I'm working on Convolution Tasnet, model size I made is about 5.05 million variables.
I want to train this using custom training loops, and the problem is,
for i, (input_batch, target_batch) in enumerate(train_ds): # each shape is (64, 32000, 1)
with tf.GradientTape() as tape:
predicted_batch = cv_tasnet(input_batch, training=True) # model name
loss = calculate_sisnr(predicted_batch, target_batch) # some custom loss
trainable_vars = cv_tasnet.trainable_variables
gradients = tape.gradient(loss, trainable_vars)
cv_tasnet.optimizer.apply_gradients(zip(gradients, trainable_vars))
This part exhausts all the gpu memory (24GB available)..
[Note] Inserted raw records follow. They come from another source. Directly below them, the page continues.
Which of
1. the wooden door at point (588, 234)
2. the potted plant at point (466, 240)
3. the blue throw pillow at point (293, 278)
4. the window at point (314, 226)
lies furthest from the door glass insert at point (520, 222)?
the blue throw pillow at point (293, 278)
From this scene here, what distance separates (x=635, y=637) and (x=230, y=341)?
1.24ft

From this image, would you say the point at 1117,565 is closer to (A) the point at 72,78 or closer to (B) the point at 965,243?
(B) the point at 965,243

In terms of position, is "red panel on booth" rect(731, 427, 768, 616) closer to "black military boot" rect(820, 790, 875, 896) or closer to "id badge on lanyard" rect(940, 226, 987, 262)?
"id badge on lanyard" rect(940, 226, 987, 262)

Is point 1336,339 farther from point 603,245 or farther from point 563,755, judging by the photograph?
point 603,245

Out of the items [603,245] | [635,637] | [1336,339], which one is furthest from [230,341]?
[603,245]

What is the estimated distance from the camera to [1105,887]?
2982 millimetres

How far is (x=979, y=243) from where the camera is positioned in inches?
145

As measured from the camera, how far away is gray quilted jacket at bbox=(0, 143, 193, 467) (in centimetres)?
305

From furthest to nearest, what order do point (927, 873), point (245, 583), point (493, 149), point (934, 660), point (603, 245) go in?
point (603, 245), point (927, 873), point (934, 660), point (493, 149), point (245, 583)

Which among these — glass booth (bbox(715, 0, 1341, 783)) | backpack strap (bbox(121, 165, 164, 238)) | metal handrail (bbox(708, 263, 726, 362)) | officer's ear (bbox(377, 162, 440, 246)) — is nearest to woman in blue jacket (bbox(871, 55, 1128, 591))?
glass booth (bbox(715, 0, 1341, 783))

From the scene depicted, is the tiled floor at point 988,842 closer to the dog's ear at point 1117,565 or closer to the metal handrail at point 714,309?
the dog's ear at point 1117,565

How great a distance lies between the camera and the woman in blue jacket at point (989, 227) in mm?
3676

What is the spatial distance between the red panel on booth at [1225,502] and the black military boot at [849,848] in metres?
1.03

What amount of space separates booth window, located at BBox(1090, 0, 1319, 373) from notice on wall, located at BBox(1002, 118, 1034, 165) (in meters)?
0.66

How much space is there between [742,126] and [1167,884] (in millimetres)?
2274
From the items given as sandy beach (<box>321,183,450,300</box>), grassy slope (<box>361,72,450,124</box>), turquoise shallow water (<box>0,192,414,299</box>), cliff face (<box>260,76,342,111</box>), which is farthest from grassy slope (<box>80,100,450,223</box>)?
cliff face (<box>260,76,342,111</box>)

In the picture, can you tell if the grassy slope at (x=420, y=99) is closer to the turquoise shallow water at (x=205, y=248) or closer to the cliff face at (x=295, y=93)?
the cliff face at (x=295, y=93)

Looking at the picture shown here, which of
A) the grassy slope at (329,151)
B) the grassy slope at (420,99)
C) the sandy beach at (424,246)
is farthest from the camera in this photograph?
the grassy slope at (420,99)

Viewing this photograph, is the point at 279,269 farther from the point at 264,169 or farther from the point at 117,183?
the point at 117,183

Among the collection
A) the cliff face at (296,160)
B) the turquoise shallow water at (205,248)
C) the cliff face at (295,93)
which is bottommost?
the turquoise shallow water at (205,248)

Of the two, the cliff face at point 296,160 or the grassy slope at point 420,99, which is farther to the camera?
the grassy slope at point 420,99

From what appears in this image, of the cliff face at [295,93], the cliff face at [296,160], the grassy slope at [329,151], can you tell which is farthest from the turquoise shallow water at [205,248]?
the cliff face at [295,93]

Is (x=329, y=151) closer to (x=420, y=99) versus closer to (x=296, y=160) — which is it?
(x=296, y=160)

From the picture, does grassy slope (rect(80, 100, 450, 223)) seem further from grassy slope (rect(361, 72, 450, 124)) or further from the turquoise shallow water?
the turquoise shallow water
When I tried without tf.GradientTape() as tape,
for i, (input_batch, target_batch) in enumerate(train_ds):
predicted_batch = cv_tasnet(input_batch, training=True)
loss = calculate_sisnr(predicted_batch, target_batch)
This uses reasonable amount of gpu memory(about 5~6GB).
I tried the same format of tf.GradientTape() as tape for the basic mnist data, then it works without problem.
So would the size matter? but same error arises when I lowered BATCH_SIZE to 32 or smaller.
Why the 1st code block exhausts all the gpu memory?
Of course I put
gpus = tf.config.experimental.list_physical_devices('GPU')
if gpus:
try:
# Currently, memory growth needs to be the same across GPUs
for gpu in gpus:
tf.config.experimental.set_memory_growth(gpu, True)
except RuntimeError as e:
# Memory growth must be set before GPUs have been initialized
print(e)
this code at the very first cell.
CodePudding user response:
Gradient tape triggers automatic differentiation which requires tracking gradients on all your weights and activations. Autodiff requires multiples more memory. This is normal. You'll have to manually tune your batch size until you find one that works, then tune your LR. Usually tune just means guess & check or grid search. (I am working on a product to do all of that for you but I'm not here to plug it).